I just tried to do what you suggested. I created a repository that stores .csv files using Git LFS. I pushed the repo to GitHub. Then, on a system that doesn't have Git LFS installed, I tried to clone the repo and received an error saying that the "git lfs" command was not found:

λ git clone https://github.com/myusername/git_lfs_tests.git
Cloning into 'git_lfs_tests'...
remote: Counting objects: 11, done.
remote: Compressing objects: 100% (9/9), done.
remote: Total 11 (delta 2), reused 10 (delta 1), pack-reused 0
Unpacking objects: 100% (11/11), done.
git-lfs filter-process: git-lfs: command not found
fatal: The remote end hung up unexpectedly
warning: Clone succeeded, but checkout failed.
You can inspect what was checked out with 'git status'
and retry the checkout with 'git checkout -f HEAD'

Once I installed Git LFS, it worked just fine. So, it appears that you need git lfs on the system to clone the repo.

  • 2
    I'm not sure this is quite correct... how did you uninstall git-lfs? Did you just remove the binary from your PATH, or did you also run git lfs uninstall first and/or remove the lfs entries from your ~/.gitconfig? If you didn't do the latter, the error you got is a result of the lfs entries staying in your ~/.gitconfig. Without those, I'm pretty sure the clone would just silently fail (fetching the LFS placeholder objects instead of the actual files).
    – alecbz
    Aug 31, 2018 at 15:42
  • I installed git-lfs sudo apt-get install git-lfs
    – dazza5000
    Aug 15, 2019 at 3:48
  • your print off says "Clone succeeded". it works, you just don't get any lfs files. you get a place holder that points to where they the repo. Dec 23, 2022 at 19:19

you can definitely clone an lfs repo without lfs installed. in fact, git lfs clone is now deprecated. lfs really only matters when you checkout, not when you clone. if you checkout without lfs (which could happen during a clone), you will get placeholder files containing references instead of the real large files.

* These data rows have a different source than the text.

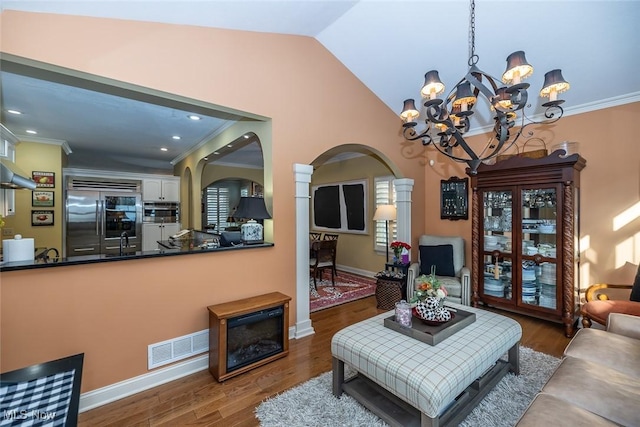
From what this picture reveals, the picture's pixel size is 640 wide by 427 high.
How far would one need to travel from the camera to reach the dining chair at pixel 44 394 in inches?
42.1

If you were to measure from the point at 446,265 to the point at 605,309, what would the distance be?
1618mm

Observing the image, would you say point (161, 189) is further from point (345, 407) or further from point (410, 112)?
point (345, 407)

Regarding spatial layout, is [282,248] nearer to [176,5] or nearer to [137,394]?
[137,394]

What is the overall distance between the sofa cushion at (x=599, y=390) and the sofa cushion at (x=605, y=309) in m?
1.16

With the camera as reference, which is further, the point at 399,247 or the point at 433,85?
the point at 399,247

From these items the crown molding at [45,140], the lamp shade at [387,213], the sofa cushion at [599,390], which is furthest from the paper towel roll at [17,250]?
the lamp shade at [387,213]

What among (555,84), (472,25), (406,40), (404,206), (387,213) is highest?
(406,40)

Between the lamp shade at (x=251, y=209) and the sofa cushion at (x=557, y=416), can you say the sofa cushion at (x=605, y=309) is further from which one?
the lamp shade at (x=251, y=209)

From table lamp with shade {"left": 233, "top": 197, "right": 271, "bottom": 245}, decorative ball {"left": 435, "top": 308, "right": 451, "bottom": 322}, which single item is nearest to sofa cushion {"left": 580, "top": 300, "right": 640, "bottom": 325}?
decorative ball {"left": 435, "top": 308, "right": 451, "bottom": 322}

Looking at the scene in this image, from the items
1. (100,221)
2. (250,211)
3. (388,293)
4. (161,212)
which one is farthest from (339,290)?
(100,221)

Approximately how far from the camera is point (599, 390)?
4.83ft

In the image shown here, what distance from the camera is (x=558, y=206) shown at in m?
3.20

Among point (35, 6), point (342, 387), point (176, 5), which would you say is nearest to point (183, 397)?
point (342, 387)

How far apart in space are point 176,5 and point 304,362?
3.18 m
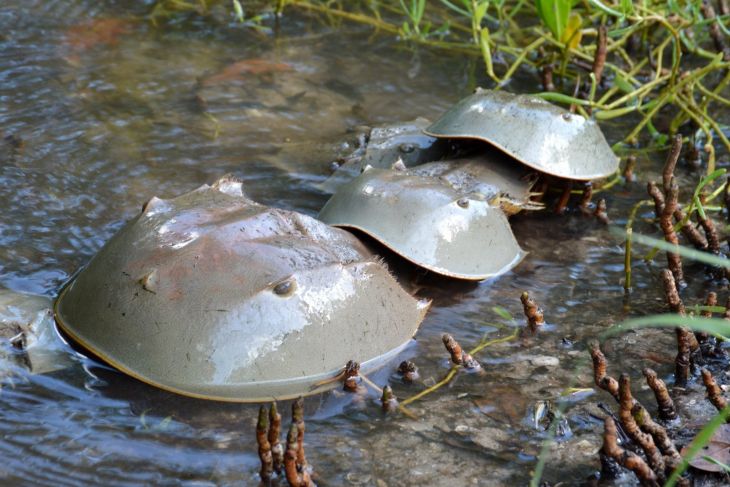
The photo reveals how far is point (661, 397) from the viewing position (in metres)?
2.44

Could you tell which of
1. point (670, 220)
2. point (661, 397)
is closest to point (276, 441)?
point (661, 397)

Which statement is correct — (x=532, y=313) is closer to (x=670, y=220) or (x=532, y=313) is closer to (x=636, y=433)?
(x=670, y=220)

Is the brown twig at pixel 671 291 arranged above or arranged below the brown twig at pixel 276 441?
above

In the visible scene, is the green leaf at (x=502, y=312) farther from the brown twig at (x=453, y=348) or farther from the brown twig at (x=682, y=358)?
the brown twig at (x=682, y=358)

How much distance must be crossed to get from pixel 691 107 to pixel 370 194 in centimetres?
213

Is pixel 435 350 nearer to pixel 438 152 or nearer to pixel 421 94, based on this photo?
pixel 438 152

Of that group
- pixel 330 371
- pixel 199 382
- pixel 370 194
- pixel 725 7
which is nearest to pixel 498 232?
pixel 370 194

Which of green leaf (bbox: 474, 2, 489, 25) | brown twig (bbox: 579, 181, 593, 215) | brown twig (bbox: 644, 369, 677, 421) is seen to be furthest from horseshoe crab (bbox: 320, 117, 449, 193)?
brown twig (bbox: 644, 369, 677, 421)

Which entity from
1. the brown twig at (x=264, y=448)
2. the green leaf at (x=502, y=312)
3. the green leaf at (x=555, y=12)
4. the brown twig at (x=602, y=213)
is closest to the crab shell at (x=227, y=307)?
the brown twig at (x=264, y=448)

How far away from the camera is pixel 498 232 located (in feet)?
11.0

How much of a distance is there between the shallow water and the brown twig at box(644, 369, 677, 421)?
0.18 metres

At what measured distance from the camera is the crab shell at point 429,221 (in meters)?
3.12

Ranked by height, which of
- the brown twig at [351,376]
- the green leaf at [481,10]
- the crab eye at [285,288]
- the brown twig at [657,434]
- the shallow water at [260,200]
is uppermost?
the green leaf at [481,10]

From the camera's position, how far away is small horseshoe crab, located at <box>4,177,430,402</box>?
8.09ft
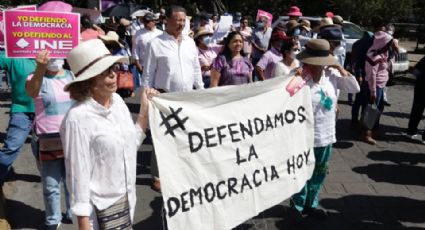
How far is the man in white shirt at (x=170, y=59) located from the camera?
4.87 m

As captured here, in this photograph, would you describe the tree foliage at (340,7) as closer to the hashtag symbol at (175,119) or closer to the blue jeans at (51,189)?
the blue jeans at (51,189)

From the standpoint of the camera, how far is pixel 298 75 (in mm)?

If downloading repo as .zip file is okay for you, here is a possible suggestion. It ended up working for me for to download a heavy project, while using a free Github account:

  1. Fork the repo to one of your users Go to repo settings
  2. Find "Include Git LFS objects in archives" under the Archives section and check it
  3. Go to the Danger Zone section, select "Archive this repository"
  4. Confirm and authorize.
  5. Return to the archived repository.
  6. Download as .zip
  7. Download will pause for a minute or so before it starts downloading lfs objects. Wait and it should continue.